**EXERCISE OBJECTIVE**
Continue the passage on the sound processing device configurations, starting after its last sentence.

**PASSAGE SHOWN**
In the sound processing device 1C configured as described above, an appropriate parameter is set for each series of the recording series including the beamforming processing part 101, the noise suppression part 103-1 and the volume adjustment part 106-1, and the amplification series including the beamforming processing part 101, the howling suppression processing part 102, the noise suppression part 103-2, and the volume adjustment part 106-2, and tuning adapted to each series is performed. Therefore, at the time of recording, a recording sound signal more suitable for recording can be recorded in the recording device 30, while at the time of off-microphone sound amplification, an amplification sound signal more suitable for sound amplification can be output to the speaker 20.

(Fifth Example of Configuration of Sound Processing Device)

FIG. 10 is a block diagram showing a fifth example of a configuration of a sound processing device to which the present technology is applied.

In FIG. 10, a sound processing device 1D differs from the sound processing device 1 shown in FIG. 2 in that a signal processing part 13D is provided instead of the signal processing part 13. Furthermore, in FIG. 10, the microphone 10 includes microphone units 11-1 to 11-N (N: an integer of one or more), and N A/D conversion parts 12-1 to 12-N are provided corresponding to the N microphone units 11-1 to 11-N.

The signal processing part 13D includes the beamforming processing part 101, the howling suppression processing part 102, the noise suppression parts 103-1 and 103-2, reverberation suppression parts 104-1 and 104-2, sound quality adjustment parts 105-1 and 105-2, a volume adjustment parts 106-1 and 106-2, a calibration signal generation part 111, and a masking noise adding part 112.

That is, as compared to the signal processing part 13C of the sound processing device 1C shown in FIG. 9, the signal processing part 13D is provided with the reverberation suppression part 104-1 and the sound quality adjustment part 105-1, in addition to the beamforming processing part 101, the noise suppression part 103-1, and the volume adjustment part 106-1 as a recording series. Furthermore, the signal processing part 13D is provided with the reverberation suppression part 104-2 and the sound quality adjustment part 105-2 in addition to the beamforming processing part 101, the howling suppression processing part 102, the noise suppression part 103-2, and the volume adjustment part 106-2.

**DATA EXTRACT**
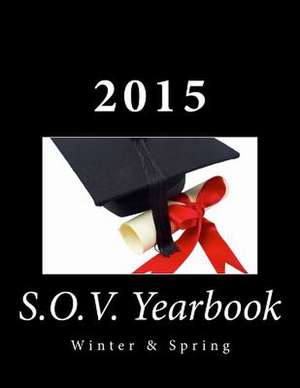 S.O.V. 2015 Yearbook de Dr Vicki M. Lee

**OUTPUT FOR THIS EXERCISE**
In the recording series, the reverberation suppression part 104-1 performs reverberation suppression processing on the recording sound signal supplied from the noise suppression part 103-1, and supplies the resulting recording sound signal to the sound quality adjustment part 105-1. For example, the reverberation suppression part 104-1 is tuned to be suitable for recording, and when the reverberation suppression processing is performed, the reverberation included in the recording sound signal is suppressed on the basis of the recording parameters.

The sound quality adjustment part 105-1 performs sound quality adjustment processing (for example, equalizer processing) on the recording sound signal supplied from the reverberation suppression part 104-1, and supplies the resulting recording sound signal to the volume adjustment part 106-1. For example, the sound quality adjustment part 105-1 is tuned to be suitable for recording, and when the sound quality adjustment processing is performed, the sound quality of the recording sound signal is adjusted on the basis of the recording parameters.

On the other hand, in the amplification series, the reverberation suppression part 104-2 performs reverberation suppression processing on the amplification sound signal supplied from the noise suppression part 103-2, and supplies the resulting amplification sound signal to the sound quality adjustment part 105-2. For example, the reverberation suppression part 104-2 is tuned to be suitable for amplification, and when the reverberation suppression processing is performed, the reverberation included in the amplification sound signal is suppressed on the basis of the amplification parameters.

The sound quality adjustment part 105-2 performs sound quality adjustment processing (for example, equalizer processing) on the amplification sound signal supplied from the reverberation suppression part 104-2, and supplies the resulting amplification sound signal to the volume adjustment part 106-2. For example, the sound quality adjustment part 105-2 is tuned to be suitable for amplification, and when the sound quality adjustment processing is performed, the sound quality of the amplification sound signal is adjusted on the basis of the amplification parameters.

In the sound processing device 1D configured as described above, an appropriate parameter (for example, parameter for recording and parameter for amplification) is set for each series of the recording series including the beamforming processing part 101, and the noise suppression part 103-1 or the volume adjustment part 106-1, and the amplification series including the beamforming processing part 101, the howling suppression processing part 102, and the noise suppression part 103-2, or the volume adjustment part 106-2, and tuning adapted to each processing part of each series is performed.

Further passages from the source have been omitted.